Extracted page text data:

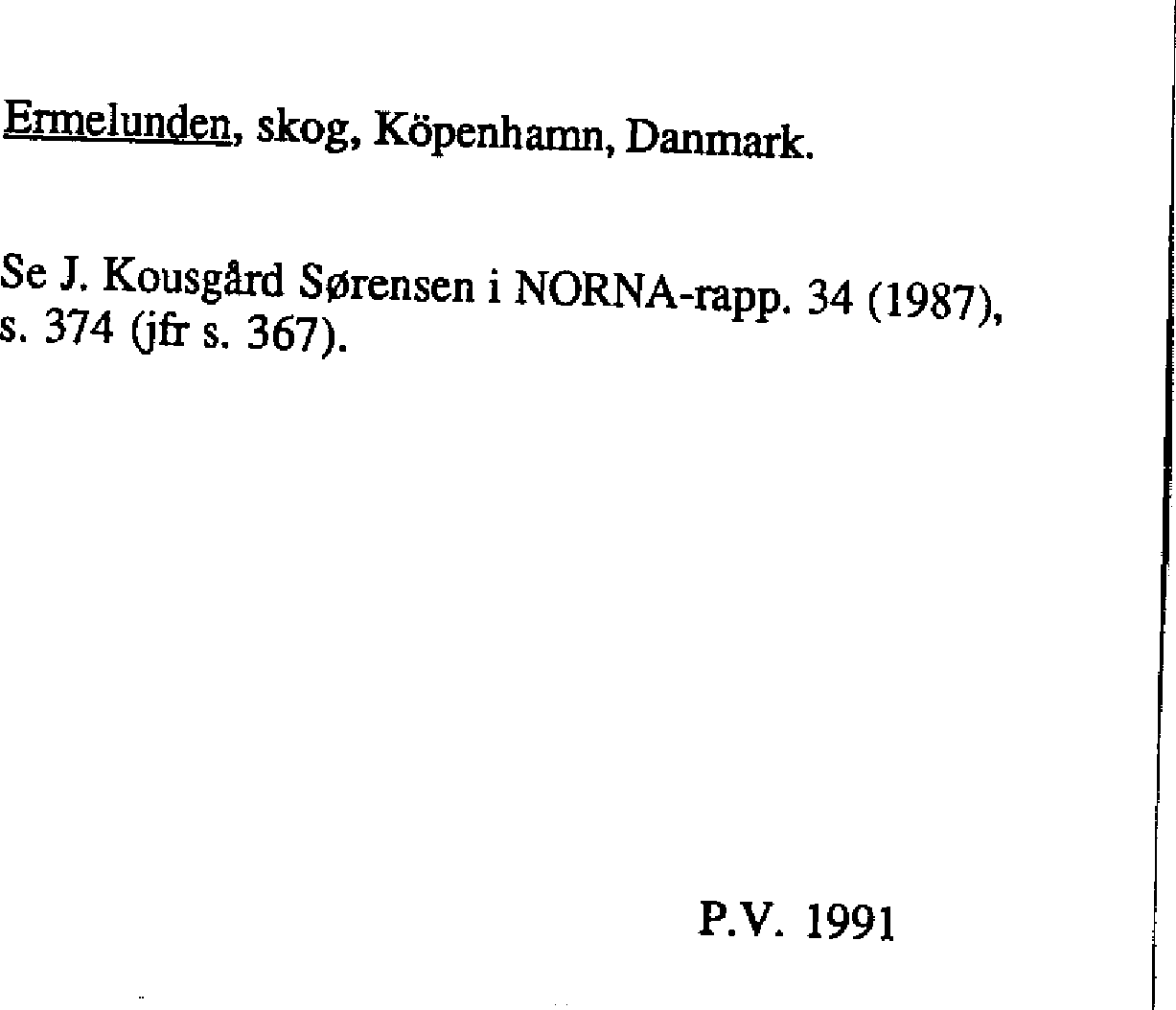 Ermelunden, skog, Köpenhamn, Danmark.

Se J. Kousgård Sørensen i NORNA-rapp. 34 (1987), s. 374 (jfr s. 367).

P.V. 1991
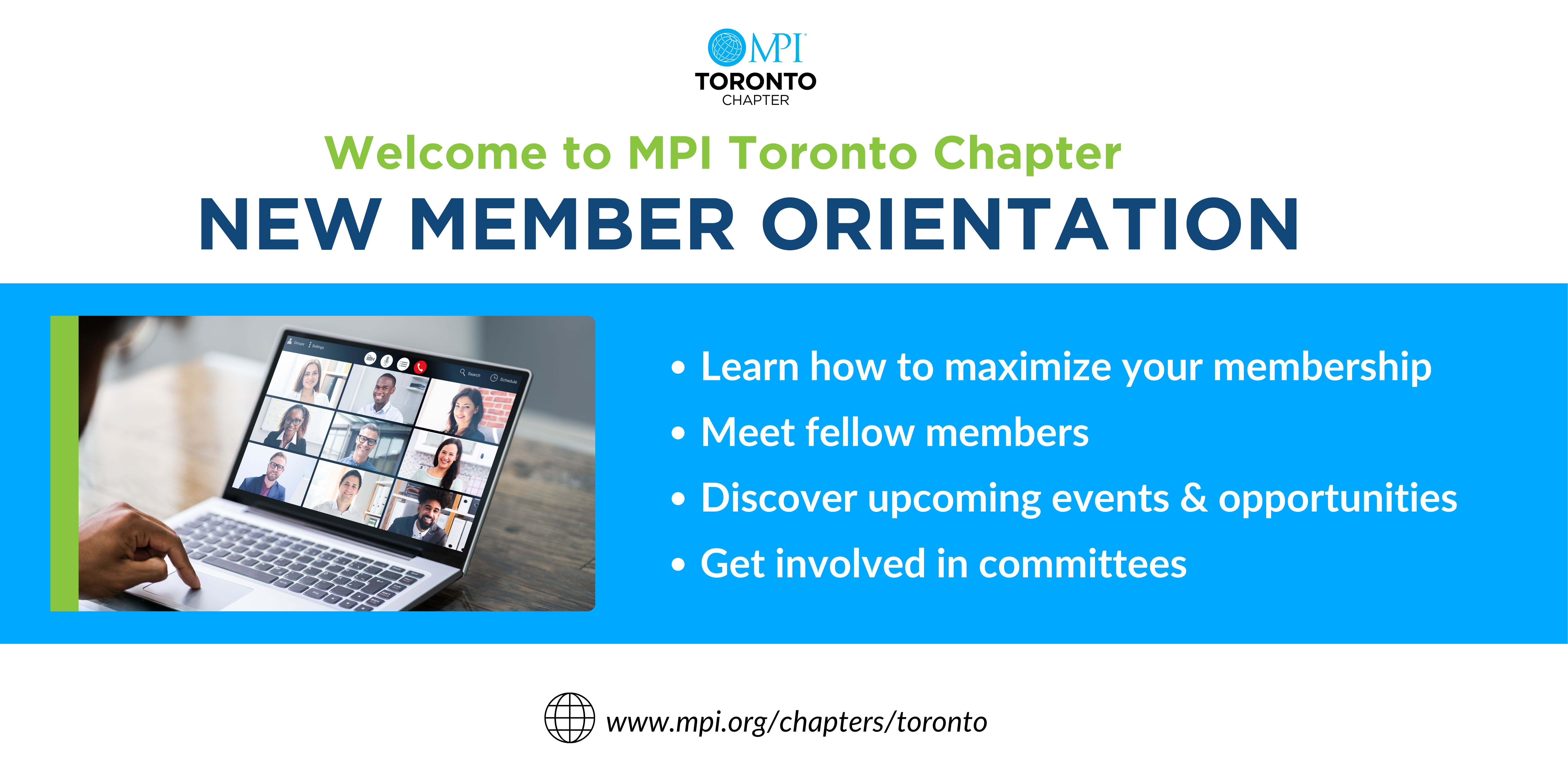 MPI
TORONTO
CHAPTER

Welcome to MPI Toronto Chapter
NEW MEMBER ORIENTATION

Groups Settings Search Schedule

• Learn how to maximize your membership
• Meet fellow members
• Discover upcoming events & opportunities
• Get involved in committees

www.mpi.org/chapters/toronto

Activity:
Restate word for word only the lines that run from the line holding "Se J. Kousgård" to the end of the data, both ends kept, leaving every picture out.

Solution to this exercise:
Se J. Kousgård Sørensen i NORNA-rapp. 34 (1987), s. 374 (jfr s. 367).

P.V. 1991
 MPI
TORONTO
CHAPTER

Welcome to MPI Toronto Chapter
NEW MEMBER ORIENTATION

Groups Settings Search Schedule

• Learn how to maximize your membership
• Meet fellow members
• Discover upcoming events & opportunities
• Get involved in committees

www.mpi.org/chapters/toronto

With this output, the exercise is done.